The average angles of OI were 45.7 degrees (SD 5.5 degrees) in the AL group and 46.3 degrees (SD 4.6 degrees) in the AL Supine group. The average angles of OA were 30.0 degrees (SD 13.5 degrees) in the AL group and 23.5 degrees (SD 8.2 degrees) in the AL Supine group. The hip numbers whose errors were less than 10 degrees were 13 hips in the AL group and 26 hips in the AL Supine group, respectively. There was significant difference in hip numbers whose errors of angles were less than 10 degrees between the AL and Supine groups. The hip numbers whose errors were less than 5 degrees were 7 hips in the AL group and only 6 hips in the AL Supine group, respectively. There was no significant difference in hip numbers whose errors of angles were less than 5 degrees between the AL and Supine groups. The error values of OI were less than 10 degrees except one hip in both groups. However, the error values of 25 hips in the AL group were more than 10 degrees.
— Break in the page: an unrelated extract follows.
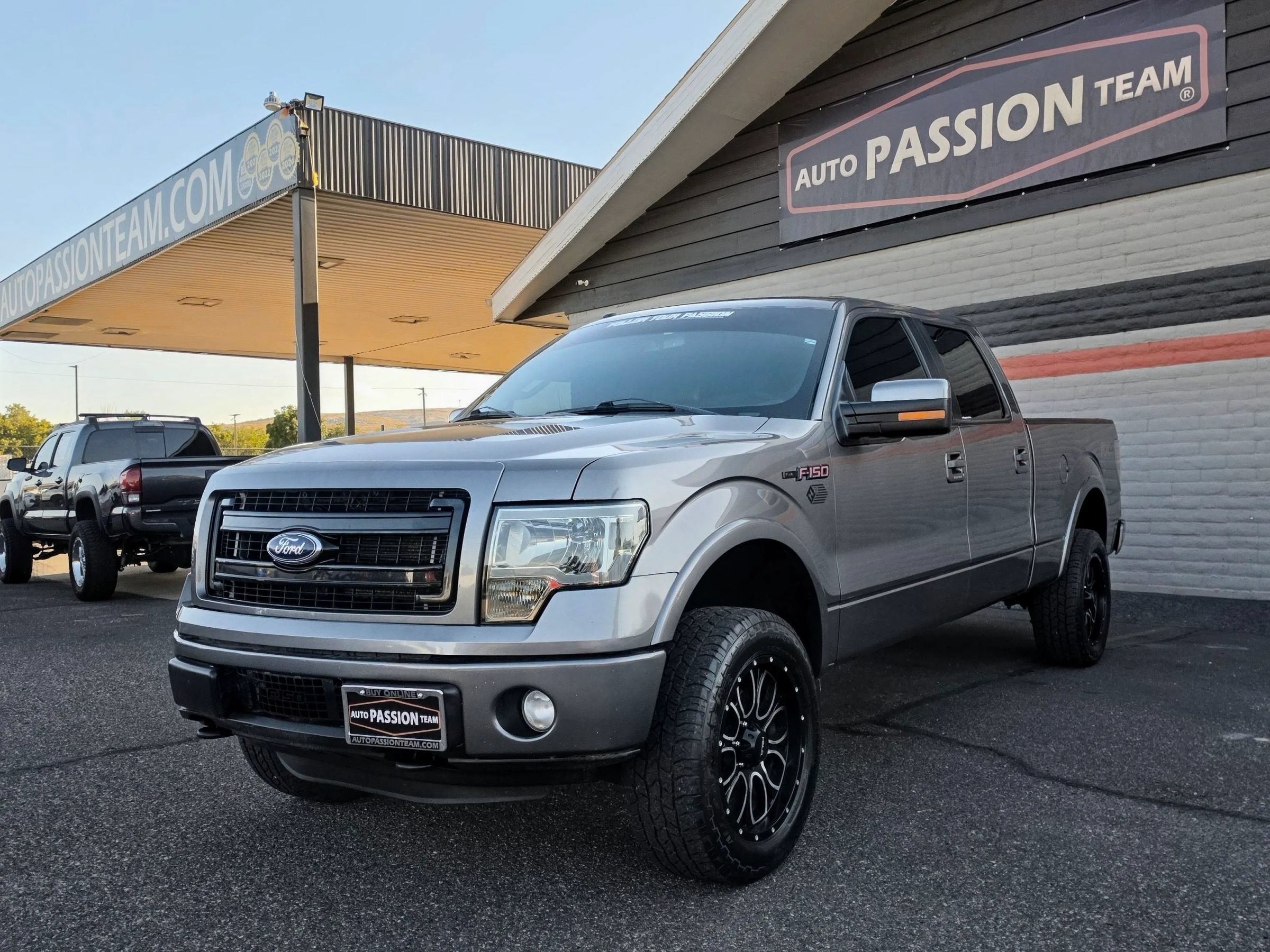 Used 2013 Ford F150 FX4 w/ Luxury Equipment Group AWD/4WD image 1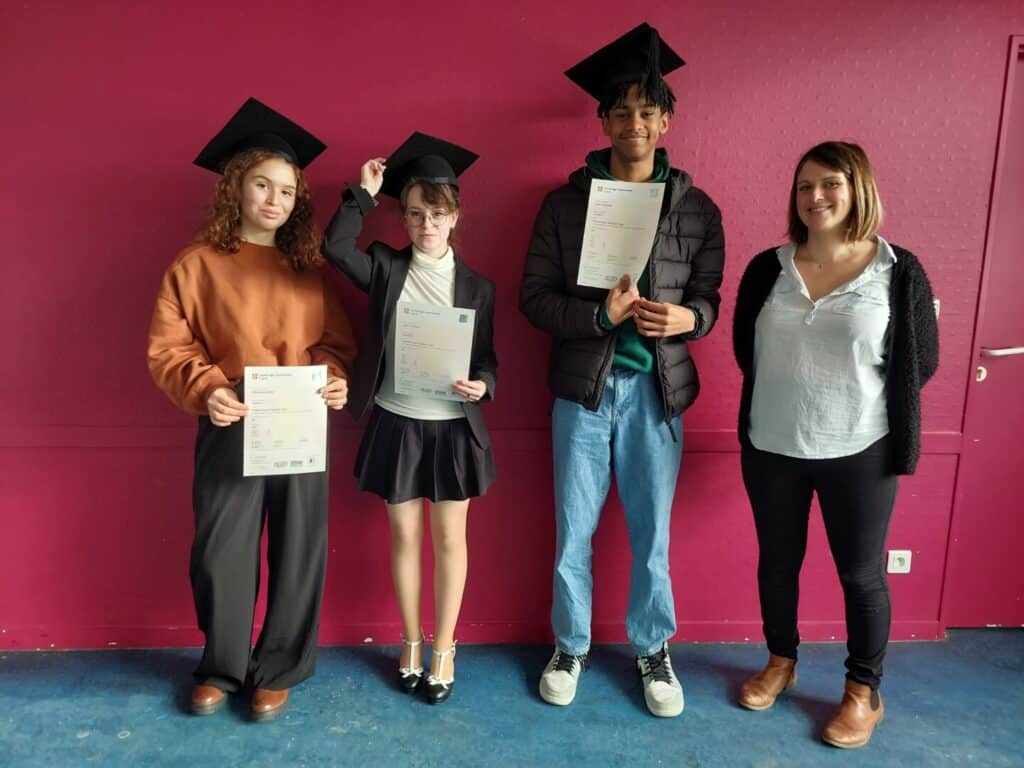 20230126 122135 - Des + pour la scolarité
In lateral position, the pelvis easily rotated when the affected lower extremity was extended, externally rotated, and adducted during the femoral preparation in the AL group, which resulted in malalignment of acetabular OA. In contrast, most hips could be set with the error values less than 10 degrees in the AL Supine position because the pelvis could be stabilised on the operative table. In addition, landmarks, such as bilateral antero-superior iliac spines and the symphysis pubis, were palpable in supine position. However, the hips with error values less than 5 degrees were only 6 out of 40 hips even though in supine position. Using MIS techniques, we can provide more stable hip joint just after surgery since the muscles surrounding hip joints can be preserved. We have to place acetabular cups in an optimum position to achieve wide range of hip motion to prevent dislocation and to provide limitation-free daily activities for patients. These data suggests that we should use more accurate guide systems for acetabular cup replacement such as navigation systems, patient specific templates, and patient specific mechanical instruments to place acetabular cups in an optimum position.